Reportagem publicada pelo jornal Folha de S.Paulo neste domingo mostrou que nenhum caso de interceptação telefônica da operação teve divulgação tão ampla como o do ex-presidente Luiz Inácio Lula da Silva (PT), cujos telefones foram grampeados pela Polícia Federal em 2016.

"Quanto maior a gravidade dos fatos, menor o grau de sigilo", afirmou a força-tarefa, em nota em que critica a reportagem da Folha de S.Paulo. "A decisão no caso envolvendo o ex-presidente Lula seguiu esse mesmo princípio, sendo devidamente fundamentada."

A Folha de S.Paulo mostrou que um levantamento feito por duas estagiárias da força-tarefa em março de 2016 e nunca divulgado pôs em dúvida a justificativa apresentada pelo então juiz e atual ministro da Justiça, Sergio Moro, para retirar o sigilo da interceptação dos telefones do ex-presidente. 

Ao anunciar a decisão, que tornou públicas dezenas de conversas telefônicas do líder petista grampeadas pela polícia, Moro disse que seguira o padrão estabelecido em outros casos da Lava Jato, garantindo ampla divulgação aos processos da operação e a informações de interesse público.

Mas a pesquisa feita pelas estagiárias da força-tarefa concluiu que o procedimento adotado com Lula foi diferente do observado em outros casos semelhantes, de acordo com mensagens trocadas pelos procuradores da Lava Jato na época e obtidas pelo site The Intercept Brasil neste ano.

Segundo o levantamento, que analisou documentos de oito investigações em que também houve escutas, somente no caso do ex-presidente os áudios dos telefonemas grampeados foram anexados aos autos junto com as transcrições e o processo foi liberado ao público sem nenhum grau de sigilo.

Nos outros casos examinados, todos ligados a ações policiais supervisionadas por Moro na Lava Jato, o levantamento do sigilo foi restrito. Apenas os advogados das pessoas investigadas puderam ter acesso aos relatórios da PF e aos áudios com as conversas interceptadas.

Na nota divulgada neste domingo, a força-tarefa diz que o jornal Folha de S.Paulo "equivoca-se ao dar crédito para suposto levantamento de estagiários, com base em supostas mensagens, o que resulta em uma deturpação dos fatos, em prejuízo de sua adequada compreensão pelos leitores".

A nota reafirma esclarecimentos enviados anteriormente à Folha de S.Paulo e que foram publicados pelo jornal no domingo.

Os procuradores da força-tarefa observam que a retirada do sigilo se tornou regra nos processos da Lava Jato a partir da sétima fase da operação, em novembro de 2014, quando dirigentes das empreiteiras envolvidas com a corrupção descoberta na Petrobras foram presos pela primeira vez.

O processo que tratou da interceptação dos telefones dos empreiteiros teve o sigilo reduzido a zero por Moro, como no caso de Lula. Mas somente os despachos do juiz e a transcrição de uma conversa grampeada foram divulgados, diferentemente do que aconteceu com o ex-presidente.

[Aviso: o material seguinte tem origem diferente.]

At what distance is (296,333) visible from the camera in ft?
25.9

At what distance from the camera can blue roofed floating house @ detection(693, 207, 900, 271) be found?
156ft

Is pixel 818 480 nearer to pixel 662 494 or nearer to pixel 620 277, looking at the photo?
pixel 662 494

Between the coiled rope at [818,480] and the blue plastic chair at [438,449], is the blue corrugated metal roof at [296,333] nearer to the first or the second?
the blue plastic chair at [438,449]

Os procuradores não apontaram nenhum caso de interceptação telefônica que tenha recebido o mesmo tratamento do caso de Lula e não fizeram comentários sobre dois casos posteriores a 2014 em que os autos com as escutas foram mantidos sob sigilo, apontados pela reportagem da Folha de S.Paulo.

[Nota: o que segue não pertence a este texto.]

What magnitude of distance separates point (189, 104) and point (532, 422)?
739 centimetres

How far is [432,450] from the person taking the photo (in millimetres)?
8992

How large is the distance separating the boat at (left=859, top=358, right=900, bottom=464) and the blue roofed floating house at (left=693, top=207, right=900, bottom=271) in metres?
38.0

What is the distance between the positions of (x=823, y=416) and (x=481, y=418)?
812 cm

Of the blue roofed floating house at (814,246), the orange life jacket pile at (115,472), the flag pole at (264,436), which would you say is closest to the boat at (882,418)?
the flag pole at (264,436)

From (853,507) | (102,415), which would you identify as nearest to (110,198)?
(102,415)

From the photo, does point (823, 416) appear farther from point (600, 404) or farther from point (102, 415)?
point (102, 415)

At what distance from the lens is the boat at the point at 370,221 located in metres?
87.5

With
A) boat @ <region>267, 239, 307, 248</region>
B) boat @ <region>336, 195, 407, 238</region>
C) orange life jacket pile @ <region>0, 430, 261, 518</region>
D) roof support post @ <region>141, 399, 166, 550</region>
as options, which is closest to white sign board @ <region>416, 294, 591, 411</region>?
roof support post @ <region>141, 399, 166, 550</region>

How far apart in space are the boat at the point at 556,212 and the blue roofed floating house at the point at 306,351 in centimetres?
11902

A força-tarefa mencionou apenas o caso do escritório Mossack Fonseca, alvo de interceptação em 2015. Relatórios das escutas foram anexados aos autos de buscas realizadas em 2016, mas os autos que trataram da interceptação dos telefones do escritório continuaram sigilosos.

Os procuradores, que não reconhecem a autenticidade das mensagens obtidas pelo Intercept, recebidas pelo site após a invasão de contas de autoridades no aplicativo Telegram por hackers, voltaram a criticar a divulgação do material.

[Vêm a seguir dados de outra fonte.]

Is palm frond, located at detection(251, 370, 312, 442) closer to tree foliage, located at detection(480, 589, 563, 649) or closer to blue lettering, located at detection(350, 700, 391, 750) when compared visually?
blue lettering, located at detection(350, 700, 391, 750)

"Mais uma vez se demonstra que supostas mensagens, obtidas a partir de crime cibernético, sem a comprovação de sua autenticidade e integridade, são insuficientes para verificar a verdade de fatos ocorridos na Operação Lava Jato", diz a nota da força-tarefa. 

"Em uma grande operação, com o envolvimento de dezenas de procuradores e centenas de servidores de diferentes órgãos, a comunicação, para além do aplicativo hackeado, sempre ocorreu por reuniões presenciais, conversas por telefone, uso de outros aplicativos e outros meios de comunicação", acrescenta.